──────── Text section
NEWS FEATURE: New Training for Aid Workers Includes Coping With Attacks, Captivity

c. 2000 Religion News Service (UNDATED) _ In 14 years helping humanitarian aid workers in some of the world’s most battle-scarred countries, John Schenk had never faced this ordeal. The nonstop interrogation by his masked captors. The hood blocking sunlight and fresh air from his face and lungs. The handcuffs that gripped his wrists. “I […]

c. 2000 Religion News Service

(UNDATED) _ In 14 years helping humanitarian aid workers in some of the world’s most battle-scarred countries, John Schenk had never faced this ordeal.

The nonstop interrogation by his masked captors. The hood blocking sunlight and fresh air from his face and lungs. The handcuffs that gripped his wrists.


“I felt claustrophobic, like I had no control,” said Schenk, a communications specialist with the Christian humanitarian aid agency World Vision. “A lot of us had nightmares that night.”

Schenk’s nightmare was a fictional one, part of a five-day World Vision safety training workshop intended to teach humanitarian aid workers how to cope with violent attacks and similar crisis they could encounter while working abroad.

But for many of Schenk’s colleagues in conflict zones around the globe, the nightmare is no illusion. Often dispatched to the world’s most volatile regions, humanitarian aid workers have increasingly found themselves prey for attack _ a plight underscored by the stabbing deaths of three U.N. aid workers in West Timor early in September.
────────────────
──────── Data extract
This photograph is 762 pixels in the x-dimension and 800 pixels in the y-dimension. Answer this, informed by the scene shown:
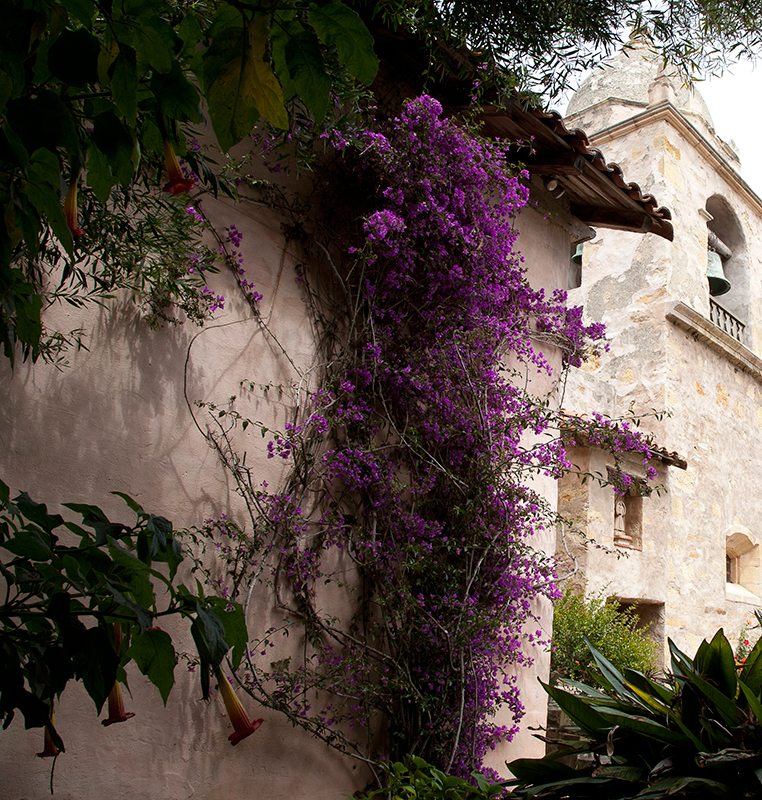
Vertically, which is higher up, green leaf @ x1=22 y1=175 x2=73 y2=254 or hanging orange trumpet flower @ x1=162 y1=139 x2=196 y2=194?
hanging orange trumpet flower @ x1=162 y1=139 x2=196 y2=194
────────────────
### What to do
a) Answer these questions about the feature on aid worker training:
(i) How many years had John Schenk spent helping humanitarian aid workers?
(ii) How long was the World Vision safety training workshop?
(iii) Where were three U.N. aid workers stabbed to death?
b) Please return the passage of the feature on aid worker training from "Schenk’s nightmare was" to "while working abroad.", copied word for word.

### Answers per task
a)
(i) 14 years
(ii) Five days
(iii) West Timor

b)
Schenk’s nightmare was a fictional one, part of a five-day World Vision safety training workshop intended to teach humanitarian aid workers how to cope with violent attacks and similar crisis they could encounter while working abroad.